Del interés científico a la explotación del morbo.
Es también la época que da lugar a la educación sexual, que nace enfrentando resistencia, porque en muchas sociedades se la considera contraproducente, en cuanto hay el temor de que más bien podría promover el libertinaje sexual. Aparecen programas y publicaciones educativas de dudosa buena intención, que son consideradas en ciertos sectores como "pornografía escondida".
Hoy en día, tener conocimientos y una vivencia adecuada de la sexualidad, se ha convertido en una opción de vida o muerte. Múltiples argumentos así lo demuestran:
. Cada día en el mundo se infectan 16.000 personas con el virus que da produce eldel sida (VIH), de los cuales el 50%, es decir 8.000, son jóvenes entre 15 y 24 años.
.La alienación de la que somos fácil presa las sociedades del Tercer Mundo, como conecue cia de la globalización económica, humana y social, que nos empuja hacia el individualismo, la deshumanización, la destrucción de la familia, la idealización del dinero por encima del ser humano, tiene una gran influencia sobre la sexualidad.
.La creciente prostitución masculina y femenina en edades cada vez más tempranas, como formas de explotación y supervivencia.
.La búsqueda del placer por el placer como un falso paradigma de estatus, liberación y machismo o feminismo.
.La pérdida de valores espirituales, culturales, éticos y morales.
.La falta de propuestas funcionales, basadas en principios, que produce efectos dolorosos, a más de la dura realidad del VIH/sida: embarazos no deseados, creciente número de madres solteras, millones de abortos -muchos de los cuales terminan en la muerte de las madres-; matrimonios muy jóvenes obligados -que en su mayoría acaban en divorcio-; infecciones de transmisión sexual (ITS).
.Un sinnúmero de daños y secuelas sicológicas, que muchas veces se traducen en hechos que rebasan los aspectos legales, como son el abuso sexual, con sus manifestaciones físicas y sicológicas.
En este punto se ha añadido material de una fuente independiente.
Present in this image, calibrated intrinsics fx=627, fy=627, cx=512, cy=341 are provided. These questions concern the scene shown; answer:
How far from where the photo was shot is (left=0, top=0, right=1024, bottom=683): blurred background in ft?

Por otro lado, la sociedad erotizada, diariamente envía mensajes promoviendo valores distorsionados del auténtico propósito de la sexualidad. Niños, jóvenes y adultos estamos siendo afectados.
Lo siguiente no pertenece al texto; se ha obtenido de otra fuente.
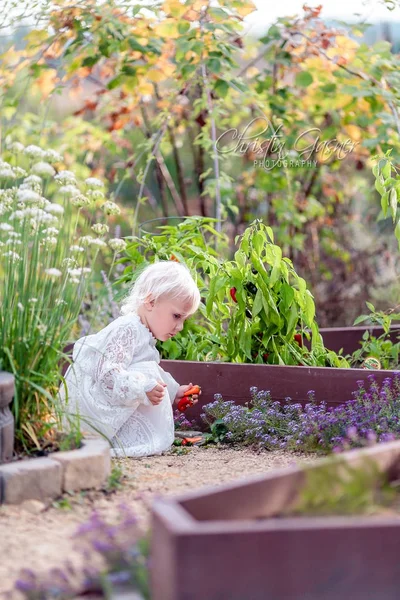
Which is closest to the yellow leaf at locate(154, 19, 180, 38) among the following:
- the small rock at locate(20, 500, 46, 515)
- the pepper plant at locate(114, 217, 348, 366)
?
the pepper plant at locate(114, 217, 348, 366)

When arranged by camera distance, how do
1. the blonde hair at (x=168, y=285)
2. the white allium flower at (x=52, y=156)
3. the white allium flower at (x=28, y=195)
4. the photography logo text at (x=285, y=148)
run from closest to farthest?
the white allium flower at (x=28, y=195) → the white allium flower at (x=52, y=156) → the blonde hair at (x=168, y=285) → the photography logo text at (x=285, y=148)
Ante estas realidades, se hace más que necesario introducir el tema de la sexualidad en las parejas, los niños, los jóvenes y los maestros de una manera integral, clara y responsable, rompiendo los esquemas tradicionales en su mayoría enfocados únicamente en el aspecto biológico.
Una vez más la Iglesia Cristiana tiene un gran desafío: comprometerse con un trabajo serio y responsable para develar este tema tabú, del que de todas maneras -generalmente de forma distorsionada- se está hablando. No sigamos cayendo en el error de la omisión.
Es hora de que, en los tiempos del sida, la Iglesia levante una vez más su voz profética para hablar con transparencia de la sexualidad, desde la perspectiva de Dios, para retomar los propósitos para los que Él la creó.
Objetivos de la propuesta
1. Poner en manos de la Iglesia a través de líderes religiosos o laicos un instrumento que les permita facilitar procesos de reflexión y acción para alcanzar un entendimiento de la vivencia adecuada de la sexualidad humana planificada por Dios.
2. Desafiar a la Iglesia para que retome su rol profético en el campo de la sexualidad, en medio de las duras condiciones que imperan en este tiempo.
3. Facilitar el cumplimiento del mandato de Dios en el sentido de cambiar la manera de vivir por medio de la "renovación del entendimiento" (Ro 12:2), a la luz de los principios bíblicos.